• Supplied entries
+---+

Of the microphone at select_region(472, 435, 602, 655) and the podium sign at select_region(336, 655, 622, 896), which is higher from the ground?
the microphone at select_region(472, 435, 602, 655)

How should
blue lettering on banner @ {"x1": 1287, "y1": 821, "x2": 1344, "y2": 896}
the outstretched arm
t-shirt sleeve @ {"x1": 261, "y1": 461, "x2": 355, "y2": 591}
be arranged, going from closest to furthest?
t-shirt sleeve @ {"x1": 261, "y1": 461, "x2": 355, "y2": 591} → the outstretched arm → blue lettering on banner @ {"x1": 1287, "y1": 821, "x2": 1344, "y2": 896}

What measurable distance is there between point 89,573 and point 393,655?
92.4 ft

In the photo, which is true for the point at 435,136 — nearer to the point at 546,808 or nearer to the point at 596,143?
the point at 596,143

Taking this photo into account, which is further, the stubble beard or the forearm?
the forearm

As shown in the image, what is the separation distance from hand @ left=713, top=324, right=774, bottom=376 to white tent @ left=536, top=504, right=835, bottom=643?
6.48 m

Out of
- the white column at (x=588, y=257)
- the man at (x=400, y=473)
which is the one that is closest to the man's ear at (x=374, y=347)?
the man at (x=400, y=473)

+---+

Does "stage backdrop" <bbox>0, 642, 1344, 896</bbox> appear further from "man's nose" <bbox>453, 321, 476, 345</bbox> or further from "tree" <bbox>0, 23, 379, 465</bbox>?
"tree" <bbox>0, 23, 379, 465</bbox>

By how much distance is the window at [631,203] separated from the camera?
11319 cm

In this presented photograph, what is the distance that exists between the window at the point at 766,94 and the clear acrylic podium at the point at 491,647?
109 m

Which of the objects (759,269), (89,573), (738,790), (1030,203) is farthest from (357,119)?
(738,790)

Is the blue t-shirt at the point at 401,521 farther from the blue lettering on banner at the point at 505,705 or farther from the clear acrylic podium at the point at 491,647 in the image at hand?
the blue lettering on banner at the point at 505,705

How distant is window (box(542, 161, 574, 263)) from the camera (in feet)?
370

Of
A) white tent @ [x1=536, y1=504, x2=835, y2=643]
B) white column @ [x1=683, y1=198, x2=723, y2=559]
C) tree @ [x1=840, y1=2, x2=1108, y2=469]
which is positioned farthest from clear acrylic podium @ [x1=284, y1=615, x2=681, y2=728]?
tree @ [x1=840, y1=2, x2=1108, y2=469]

+---+

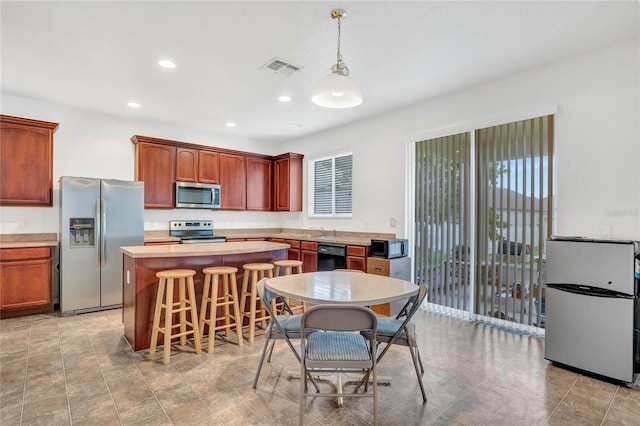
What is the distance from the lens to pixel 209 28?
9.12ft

+---+

• Directive
Which lines in the data above contain the word "between", with case counting? Select each of those lines and copy it in full.

• Reply to the task
What measurable distance is there between point 89,573 and point 393,655?
In this presented photograph, what is the distance that exists between the window at the point at 766,94 and the clear acrylic podium at the point at 491,647?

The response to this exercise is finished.